No significant difference was found in the rate of positive swabs between the 2 groups (p = 0.23). The detection of positive oral swab did not correlate with DM (p = 0.41 in group A; p = 0.69 in group B), with the use of dentures (p = 0.25 in group A; p = 0.12 in group B) or with smoking (p = 0.20 in group A; p = 0.63 in group B) in either group.

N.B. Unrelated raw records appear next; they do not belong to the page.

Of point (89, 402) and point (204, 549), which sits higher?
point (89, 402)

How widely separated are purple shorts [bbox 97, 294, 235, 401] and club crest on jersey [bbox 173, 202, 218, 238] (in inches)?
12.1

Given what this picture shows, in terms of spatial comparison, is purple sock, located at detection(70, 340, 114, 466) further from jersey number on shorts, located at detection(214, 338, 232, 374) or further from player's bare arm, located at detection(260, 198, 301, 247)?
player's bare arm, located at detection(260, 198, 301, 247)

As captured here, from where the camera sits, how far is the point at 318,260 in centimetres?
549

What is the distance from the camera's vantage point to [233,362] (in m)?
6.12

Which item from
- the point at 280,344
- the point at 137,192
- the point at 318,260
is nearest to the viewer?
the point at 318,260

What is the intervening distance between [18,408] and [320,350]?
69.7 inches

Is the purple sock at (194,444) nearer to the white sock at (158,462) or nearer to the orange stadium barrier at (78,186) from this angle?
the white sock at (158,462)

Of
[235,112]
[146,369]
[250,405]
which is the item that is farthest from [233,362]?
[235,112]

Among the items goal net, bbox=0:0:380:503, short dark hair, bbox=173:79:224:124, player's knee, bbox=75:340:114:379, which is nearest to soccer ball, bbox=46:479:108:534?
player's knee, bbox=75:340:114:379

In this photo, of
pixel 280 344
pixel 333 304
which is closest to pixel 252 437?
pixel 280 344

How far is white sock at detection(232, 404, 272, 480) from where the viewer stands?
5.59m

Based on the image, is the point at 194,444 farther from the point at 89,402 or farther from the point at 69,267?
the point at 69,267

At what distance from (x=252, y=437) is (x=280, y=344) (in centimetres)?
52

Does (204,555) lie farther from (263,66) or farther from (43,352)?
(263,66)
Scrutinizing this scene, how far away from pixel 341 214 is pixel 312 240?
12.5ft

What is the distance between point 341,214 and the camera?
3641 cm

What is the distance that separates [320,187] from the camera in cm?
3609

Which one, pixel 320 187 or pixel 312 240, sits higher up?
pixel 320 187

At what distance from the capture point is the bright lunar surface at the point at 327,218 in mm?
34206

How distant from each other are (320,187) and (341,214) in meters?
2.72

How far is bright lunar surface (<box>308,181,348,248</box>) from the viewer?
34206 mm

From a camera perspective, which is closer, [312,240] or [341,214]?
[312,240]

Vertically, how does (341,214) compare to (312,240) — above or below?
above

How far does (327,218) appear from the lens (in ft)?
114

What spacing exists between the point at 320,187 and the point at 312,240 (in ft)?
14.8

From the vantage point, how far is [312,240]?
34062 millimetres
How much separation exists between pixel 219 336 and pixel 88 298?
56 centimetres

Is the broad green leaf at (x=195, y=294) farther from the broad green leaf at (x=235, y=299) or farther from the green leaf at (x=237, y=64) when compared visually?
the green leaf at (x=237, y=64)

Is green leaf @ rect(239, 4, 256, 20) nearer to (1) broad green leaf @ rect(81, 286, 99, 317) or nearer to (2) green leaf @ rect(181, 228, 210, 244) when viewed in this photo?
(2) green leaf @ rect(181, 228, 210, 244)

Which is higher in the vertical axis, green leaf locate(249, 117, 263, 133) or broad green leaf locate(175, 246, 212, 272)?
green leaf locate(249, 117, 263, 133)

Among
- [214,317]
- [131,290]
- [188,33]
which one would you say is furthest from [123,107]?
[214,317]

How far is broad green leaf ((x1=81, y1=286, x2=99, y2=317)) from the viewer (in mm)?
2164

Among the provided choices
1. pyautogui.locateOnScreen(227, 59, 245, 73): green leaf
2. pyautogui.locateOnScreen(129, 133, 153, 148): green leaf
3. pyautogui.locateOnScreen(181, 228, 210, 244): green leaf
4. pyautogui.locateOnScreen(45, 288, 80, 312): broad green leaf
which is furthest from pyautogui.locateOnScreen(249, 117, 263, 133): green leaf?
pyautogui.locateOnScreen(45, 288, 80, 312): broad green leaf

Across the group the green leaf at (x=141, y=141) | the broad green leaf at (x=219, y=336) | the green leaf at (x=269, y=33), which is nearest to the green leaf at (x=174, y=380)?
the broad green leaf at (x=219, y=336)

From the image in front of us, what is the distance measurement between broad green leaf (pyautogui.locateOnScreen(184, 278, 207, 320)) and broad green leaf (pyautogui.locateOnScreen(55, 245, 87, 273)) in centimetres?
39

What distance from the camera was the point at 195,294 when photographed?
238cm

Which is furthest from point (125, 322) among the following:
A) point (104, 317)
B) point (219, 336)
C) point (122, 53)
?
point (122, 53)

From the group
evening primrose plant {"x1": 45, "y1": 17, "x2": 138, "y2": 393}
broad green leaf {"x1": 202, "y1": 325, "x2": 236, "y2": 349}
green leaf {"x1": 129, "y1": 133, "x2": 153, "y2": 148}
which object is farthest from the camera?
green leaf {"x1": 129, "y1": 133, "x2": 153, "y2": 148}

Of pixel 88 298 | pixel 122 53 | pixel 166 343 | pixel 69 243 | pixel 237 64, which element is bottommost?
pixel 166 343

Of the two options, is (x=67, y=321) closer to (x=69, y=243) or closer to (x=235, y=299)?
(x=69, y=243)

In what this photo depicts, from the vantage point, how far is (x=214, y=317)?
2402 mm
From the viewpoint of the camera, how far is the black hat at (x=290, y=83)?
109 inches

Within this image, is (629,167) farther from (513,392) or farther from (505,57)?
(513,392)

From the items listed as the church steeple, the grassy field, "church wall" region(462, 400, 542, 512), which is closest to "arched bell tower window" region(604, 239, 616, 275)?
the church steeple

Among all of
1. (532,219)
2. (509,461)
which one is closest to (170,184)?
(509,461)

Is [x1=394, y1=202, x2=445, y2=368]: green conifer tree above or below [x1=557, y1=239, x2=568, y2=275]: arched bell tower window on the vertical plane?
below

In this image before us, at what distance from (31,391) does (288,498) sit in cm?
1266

Considering all the enrolled patients, a significant correlation was found between positive oral swabs and the use of dentures (p = 0.03), but not with DM (p = 0.50) or smoking (p = 0.21).
DISCUSSION
It could be hypothesized that patients receiving anti-TNF-α therapy are more susceptible to fungal infections, as their immune system may not be able to recognize fungal antigens through toll-like receptor signalling, and in particular through toll-like receptor 4 by host cells (e.g. dendritic cells and macrophages) (3). Moreover, blockage of TNF-α could inhibit the production of interferon-γ, leading to a defective activation of phagocytosis and killing of intracellular pathogens (3).
TNF-α inhibition could be associated with increased apoptosis of peripheral blood monocytes (3). TNF-α can also affect other mediators involved in C. albicans infection, such as E-selectin, vascular cell adhesion molecule 1, and IL-8, which act mainly by recruiting leukocytes at the site of fungal infection (3).
In the literature only 4 cases of oral candidiasis have been reported in patients in treatment with infliximab (5–7), which exert a pronounced effect in T-cell-mediated immunity and almost completely neutralize TNF-α activity (3).
In this study 30 patients, 13 in treatment with anti-TNF-α drugs (group A) and 17 in non-immunosuppressive treatment (group B), underwent oral swabs for testing for Candida.
In group A we found a more frequent colonization by Candida (61.5%) compared with the rate reported in healthy individuals (17.7–60%) (8, 9) and with the rate observed in group B (41.2%). But the difference between groups A and B was not significant (p = 0.23). The restricted number of patients and the presence of only one patient in treatment with infliximab does not allow us to draw definitive conclusions. Further studies on a larger number of patients would provide more data about the implication of anti-TNF-α drugs in the development of oral candidiasis and possible differences between etanercept, adalimumab and infliximab.
Considering other well-known predisposing factors for oral candidiasis in the enrolled population, such as DM, wearing dentures and smoking (9–11), a significant correlation was found only with the use of dentures.
In accordance with literature data, C. albicans was the species most represented in subjects with positive oral swab and a small proportion of patients with positive oral swab had clinical manifestations of oral candidiasis.
ACKNOWLEDGEMENT
The authors would like to thank Silvia Giari for statistical analysis.
The authors declare no conflicts of interest.